ABSTRACT
In a recent paper, Gomori (1941) has described a histochemical method for the localization of phosphatase in animal tissues. The method depends on the fact that the enzyme is not destroyed by moderate treatment with 80 % alcohol, in which the tissues are fixed. After fixation the tissues are sectioned; the sections are incubated with sodium glycerophosphate and calcium chloride in buffered-solution and calcium phosphate is deposited at the site of phosphatase activity. This can be rendered visible by treatment with cobalt nitrate solution followed by ammonium sulphide, when the site of the phosphatase is marked by a black precipitate. By the use of such methods he has described, among other things, the occurrence of phosphatase in capillary endothelial cells in different animals, not with absolute regularity, but in a large number of cases. In those instances in which a positive reaction was not obtained it was shown to be an idiosyncrasy of the particular tissue rather than a failure of the method. It seemed possible therefore that an attempt to separate endothelial cells from other mesenchymal cells growing in vitro might be assisted by the use of this method.
Hanging-drop tissue cultures were made from 8 or 9-day chick embryos and heart tissue was selected for its content of endothelium. The tissues were explanted into a fluid medium consisting of the exudate derived from a clot formed from equal parts of cock plasma and embryo extract. In this medium heart tissue grows very well as a single layer of cells on the surface of the coverslip. The outgrowth is undoubtedly mixed and shows regions of fibroblast-like growth and others where structures resembling endothelial membranes are formed. Myoblasts, fibroblasts, endothelial cells, histiocytes and undifferentiated mesenchyme cells are among the constituents which may take part in the formation of the outgrowth where they are in an ideal condition for histological examination.

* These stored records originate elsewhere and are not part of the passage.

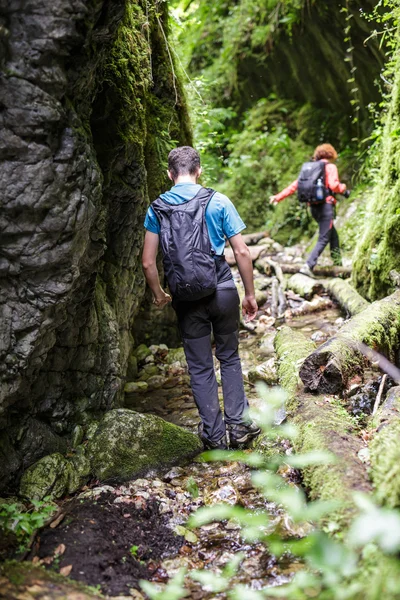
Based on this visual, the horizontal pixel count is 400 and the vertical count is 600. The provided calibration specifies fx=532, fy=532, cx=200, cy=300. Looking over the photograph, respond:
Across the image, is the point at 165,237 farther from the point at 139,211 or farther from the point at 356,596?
the point at 356,596

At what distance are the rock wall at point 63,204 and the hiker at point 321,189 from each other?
5.24 meters

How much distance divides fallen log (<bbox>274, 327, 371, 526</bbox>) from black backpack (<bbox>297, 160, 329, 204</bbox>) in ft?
18.6

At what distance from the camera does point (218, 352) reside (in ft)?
15.6

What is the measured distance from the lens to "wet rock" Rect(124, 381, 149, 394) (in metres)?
6.50

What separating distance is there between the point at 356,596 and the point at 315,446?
1413 mm

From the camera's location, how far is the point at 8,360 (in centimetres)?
340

Such cultures were grown for 24 or 48 hr. and then washed in Ringer solution to free them from the protein-containing medium. They were then fixed in 80 % alcohol for from4to 24 hr., brought down towaterand then divided into three groups. The cultures in group 1 were incubated in water for hr. at 37o C. Those in group 2 were incubated for the same time in calcium chloride and sodium barbital, while those of the third group were incubated in sodium glycerophosphate, sodium barbital and calcium chloride. The actual solutions used were:
At first sight the results on tissue cultures appeared to be disappointing. Most of the cells in group 3 cultures were browner than those in group 2, but there was no one class of cells which constantly showed any markedly positive reaction. In those cells which had well-developed centrospheres, the centrosphere was notice-ably brown in appearance, but there was no indication that any particular cell type contained any quantity of active phosphatase. However, an examination of the cells which were undergoing mitosis at the time of fixation brought out some interesting points.

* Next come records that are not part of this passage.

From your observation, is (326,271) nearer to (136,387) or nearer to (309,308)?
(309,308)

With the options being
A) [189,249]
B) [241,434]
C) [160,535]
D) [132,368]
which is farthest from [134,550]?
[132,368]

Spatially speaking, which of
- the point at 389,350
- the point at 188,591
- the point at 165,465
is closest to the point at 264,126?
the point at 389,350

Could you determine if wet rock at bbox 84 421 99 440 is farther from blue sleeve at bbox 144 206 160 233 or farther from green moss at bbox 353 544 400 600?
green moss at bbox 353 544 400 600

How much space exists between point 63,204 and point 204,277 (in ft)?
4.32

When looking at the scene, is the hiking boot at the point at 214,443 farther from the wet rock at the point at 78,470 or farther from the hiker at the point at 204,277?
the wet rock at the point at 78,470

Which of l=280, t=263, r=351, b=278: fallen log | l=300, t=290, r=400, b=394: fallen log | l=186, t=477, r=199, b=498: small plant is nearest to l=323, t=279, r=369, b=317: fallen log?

In the accompanying illustrations are shown different stages of mitosis as seen in cultures incubated with calcium chloride alone (group 2) which show the distribution of existing phosphates, and also as seen in similar cultures incubated with sodium glycerophosphate as well (group 3), indicating the presence of phosphates produced during incubation and therefore probably due to the action of phosphatase. It is quite clear that the chromosomes have become heavily coated and that the cytoplasm of the dividing cells also shows a conspicuous darkening. The cell membrane appears to be separated from the cytoplasm by a clear and colourless area which does not appear in group 2 cultures and seems to be due, in part at least, to an impregnation of the cell surface which does not seem to occur in control cultures. Whether there is actually an ectoplasm and an endoplasm in these cells is not certain; it may well be an artefact brought about by the alcohol fixation and the subsequent treatment, but there can be little doubt that the phosphatase reaction shows up the chromosomes, the inner mass of cytoplasm, the centriole sometimes, and the cell membrane of the dividing cell. In most resting cells the nucleoli show some tendency to be blackened, but otherwise the cells remain uniformly negative, except as already stated for some conspicuous centrospheres.

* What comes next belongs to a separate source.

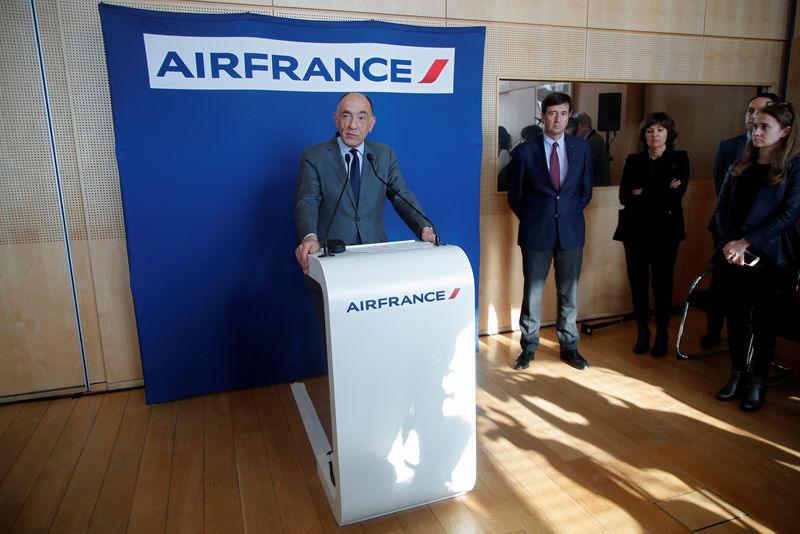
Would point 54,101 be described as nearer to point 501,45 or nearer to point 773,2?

It is tempting to connect the phosphatase activity here described with the reorganization of the nucleic acid and nucleoprotein content of the cell which takes place at mitosis, but it remains for future work to elucidate the true significance of its occurrence. Living cultures incubated with a drop of 0·2 % sodium glycerophosphate in Ringer solution added to a drop of the usual exudate medium grew well, but on subsequent fixation and treatment with cobalt nitrate and ammonium sulphide they showed no difference from the controls, so that, as might be expected, the accumulation of calcium phosphate which occurs in the fixed cells is an artificial phenomenon, and normally the final product of the phosphatase activity is not calcium phosphate, whatever else it may be.
SUMMARY
The chromosomes of dividing cells give a strongly positive reaction for the presence of phosphatase.
ACKNOWLEDGEMENTS
The experiments reported in this paper were carried out with the help of funds received from the British Empire Cancer Campaign, to whom the author wishes to record his gratitude.